**Vorliegender Text**

****

Der Cornet gehört der Gattung des freien Melodrams an. Im Unterschied zum gebundenen Melodram, in dem Rhythmus und melodischer Verlauf des Vokalparts über weite Strecken festgelegt sind (Humperdinck, Schillings, Schönberg), lässt Ullmann den Rilke-Text von einem Sprecher in freier Deklamation vortragen. Jedem der 12 'Stücke' unterlegt er einen vom jeweiligen Handlungsabschnitt und dessen Stimmung inspirierten, formal streng gestalteten musikalischen Ablauf. Einprägsame Motive verbinden die voneinander abgesetzten, in sich geschlossenen Einzelformen zu einer zyklischen Gestalt. So kehrt beispielsweise das Anfangsmotiv ("Reiten...", 1, II) in 1, V und 2, VIII wieder, d. h. in den Final-Abschnitten der beiden Hauptteile. Ähnlich werden der Mittelteil von 1, III ("Jemand erzählt von seiner Mutter") sowie die Anfangstakte von 2, III ("Einer, der weiße Seide trägt") und 2, V (" Ist das der Morgen?") durch ein Quarten-Motiv miteinander verknüpft. Eine äußere Schicht mit teilweise extremen Kontrasten des musikalischen Ausdrucks überlagert dieses verborgene Netzwerk untergründiger Beziehungen: Neben den von weiten Melodiebögen beherrschten, lyrischen Stücken (1, V "Der von Langenau schreibt einen Brief" und insbesondere 2, IV "Die Turmstube ist dunkel") stehen Abschnitte mit wilden Rhythmen in ungeraden Taktarten (5/4, 5/8) und mit dramatischen Steigerungen (1, IV "Ein Tag durch den Troß"; 2, VII "Er läuft um die Wette"), aber auch Charakterstücke wie der Walzer in 2, II ("Als Mahl beganns") oder die Exposition eines Marsches, der von der Handlung sozusagen überrollt wird (2, VI "Aber die Fahne ist nicht dabei").

****

Datensätze mit räumlichen Fragen

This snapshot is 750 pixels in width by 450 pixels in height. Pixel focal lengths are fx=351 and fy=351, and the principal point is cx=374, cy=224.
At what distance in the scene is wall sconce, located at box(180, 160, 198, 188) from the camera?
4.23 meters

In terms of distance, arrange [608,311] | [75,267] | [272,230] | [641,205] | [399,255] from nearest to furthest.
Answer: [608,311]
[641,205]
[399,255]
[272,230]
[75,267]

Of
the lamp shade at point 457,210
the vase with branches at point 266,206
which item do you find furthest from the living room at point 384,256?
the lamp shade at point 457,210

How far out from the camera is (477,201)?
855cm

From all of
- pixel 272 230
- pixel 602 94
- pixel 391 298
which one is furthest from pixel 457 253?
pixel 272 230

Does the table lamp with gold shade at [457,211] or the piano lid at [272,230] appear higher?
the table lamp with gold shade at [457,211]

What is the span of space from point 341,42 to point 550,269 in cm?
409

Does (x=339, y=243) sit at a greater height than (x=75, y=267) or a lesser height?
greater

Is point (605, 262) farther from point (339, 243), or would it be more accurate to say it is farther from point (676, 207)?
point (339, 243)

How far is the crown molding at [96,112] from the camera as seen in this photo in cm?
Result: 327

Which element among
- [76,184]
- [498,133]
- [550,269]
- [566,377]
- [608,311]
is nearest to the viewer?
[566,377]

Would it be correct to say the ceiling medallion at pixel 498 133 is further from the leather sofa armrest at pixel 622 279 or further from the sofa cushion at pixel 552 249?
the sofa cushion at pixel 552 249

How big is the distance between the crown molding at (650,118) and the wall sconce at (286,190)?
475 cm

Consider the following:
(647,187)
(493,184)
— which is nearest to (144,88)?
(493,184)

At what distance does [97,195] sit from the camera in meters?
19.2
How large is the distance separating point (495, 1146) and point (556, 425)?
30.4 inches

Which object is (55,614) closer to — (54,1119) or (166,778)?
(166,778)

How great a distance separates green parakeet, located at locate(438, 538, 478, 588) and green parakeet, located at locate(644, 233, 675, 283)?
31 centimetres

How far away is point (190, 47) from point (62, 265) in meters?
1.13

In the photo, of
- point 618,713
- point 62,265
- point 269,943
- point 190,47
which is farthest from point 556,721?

****

**Zielsetzung**
Welches Motiv verknüpft laut dem Text zum Cornet den Mittelteil von 1, III mit den Anfangstakten von 2, III und 2, V? Die Einträge sind für die Bearbeitung nicht erforderlich.

**Aufgabenlösung**
Ein Quarten-Motiv.